Awesome bike. Very nice set up. But the saddle. Seriously.


----------



## SDizzle (May 1, 2004)

bsdc said:


> Awesome bike. Very nice set up. But the saddle. Seriously.


Yeah, seriously. And the shifters, too? Think of how light it would be with Record...but Record is kind of expensive. Wouldn't want you to break the bank.


----------



## otoman (Mar 8, 2004)

You know you have a little steering column sticking over the top of your stem. If you trimmed that off you could probably get the bike down to a reasonable weight


----------



## bahueh (May 11, 2004)

*how do you ride..*

that thing with the angle of that saddle? my boyz are complaining just looking at it..
nice bike though...I wouldn't to ride it, but nice bike.


----------



## zoom52 (Oct 3, 2004)

Glad everyone is enjoying the pictures. The pictures don't show to saddle angle very well. The saddle is really very comfortable it has just the right amount of flex. 

As for changing to Campy Shifters - tried them don't like them. 
The steerer tube will be cut eventually. 
Any other ideas on how to shave off more weight would be appreciated. 

This is simply the most amazing bike I have ever been on. Very fast acceleration and climbs like nothing else.


----------



## bsdc (Feb 15, 2002)

zoom52 said:


> Any other ideas on how to shave off more weight would be appreciated.


You could drop the left brifter, fd, and change to a single ring up front. 

After that, you'd have to start drilling holes in your frame.


----------



## zoom52 (Oct 3, 2004)

bsdc said:


> You could drop the left brifter, fd, and change to a single ring up front.
> 
> After that, you'd have to start drilling holes in your frame.


But that would take everything away from having such a beautiful bike.....


----------



## Juanmoretime (Nov 24, 2001)

*Nice component selection.*

First to loose some more weight you could go to Power Cordz for cables, M2Racer Orb 2 pedals and tune the derailleurs with alloy bolts. Other than that it looks like you covered all the bases.

What size is your frame and what is the weight of the frame, and the fork? Who sells Storck in the U.S.?


----------



## zoom52 (Oct 3, 2004)

Juanmoretime said:


> First to loose some more weight you could go to Power Cordz for cables, M2Racer Orb 2 pedals and tune the derailleurs with alloy bolts. Other than that it looks like you covered all the bases.
> 
> What size is your frame and what is the weight of the frame, and the fork? Who sells Storck in the U.S.?
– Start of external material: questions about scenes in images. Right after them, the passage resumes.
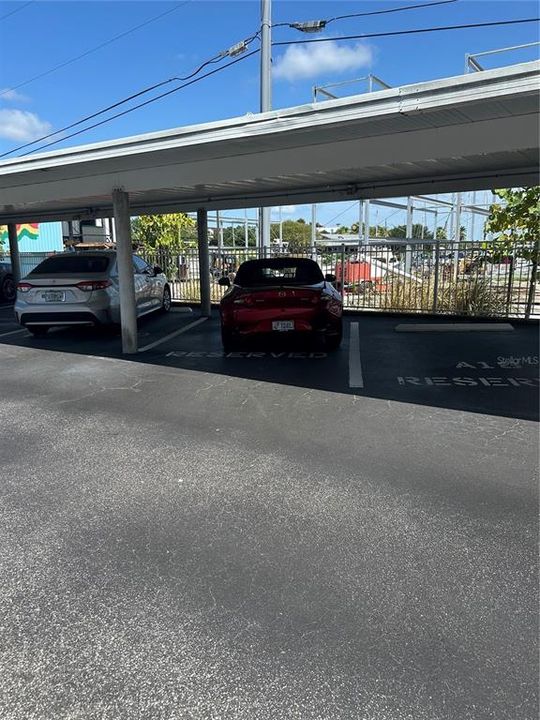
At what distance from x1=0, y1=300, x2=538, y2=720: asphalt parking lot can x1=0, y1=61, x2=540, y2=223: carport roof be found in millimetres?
2724

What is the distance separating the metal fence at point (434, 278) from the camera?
11758 millimetres

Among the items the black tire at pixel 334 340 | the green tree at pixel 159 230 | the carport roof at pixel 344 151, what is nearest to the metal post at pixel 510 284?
the carport roof at pixel 344 151

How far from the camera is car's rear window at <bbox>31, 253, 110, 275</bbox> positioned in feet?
31.0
I do have Power Cordz for the brake housing and cables - I am waiting on the shifter housing and cables. I thought about M2Racer Orb 2 pedals but don't know if I could change after using speedplays? 

The frame is a 55cm I am unclear of the weight but I believe it's under 1000 grams. You can get the frame at http://www.storckusa.com/ but I was fortunate to get this one from ebay at a great price.


----------



## jeremyb (Jun 16, 2004)

very nice bike mate, love the look of that matte carbon on the frame and fork.

nice

jeremy


----------



## bahueh (May 11, 2004)

*you could ditch..*

the ritchey stem and bars....try a CF integrated handlebar..FSA K-wing or Cinelli Ram...
depends if you're comfortable with CF handlebars...I prefer metal just on principle...if you're not racing it however, go to town!

also: remove the extra water cage bolts. tape them over.
one less layer of glue on your tires
change out the 36T to a 34T
....remove every other spoke....


----------



## Juanmoretime (Nov 24, 2001)

zoom52 said:


> . I thought about M2Racer Orb 2 pedals but don't know if I could change after using speedplays?
> 
> 
> I just bought a set of the Orb's after being on Speedplay pedals for 15 years. You can click into the M2Racer pedals a little easier. I only have about 200 miles so far and in a very complimentary way what I can say about them is they are just like Speedplay just less weight.


----------



## [email protected] (Feb 7, 2006)

your grass needs to be cut..


----------



## kingpin (Jul 5, 2005)

*Busy*

I'm hoping he's to busy riding that feather duster to mow the lawn...or maybe he can't afford a lawn mower now.


----------



## Dereck (Jan 31, 2005)

kingpin said:


> I'm hoping he's to busy riding that feather duster to mow the lawn...or maybe he can't afford a lawn mower now.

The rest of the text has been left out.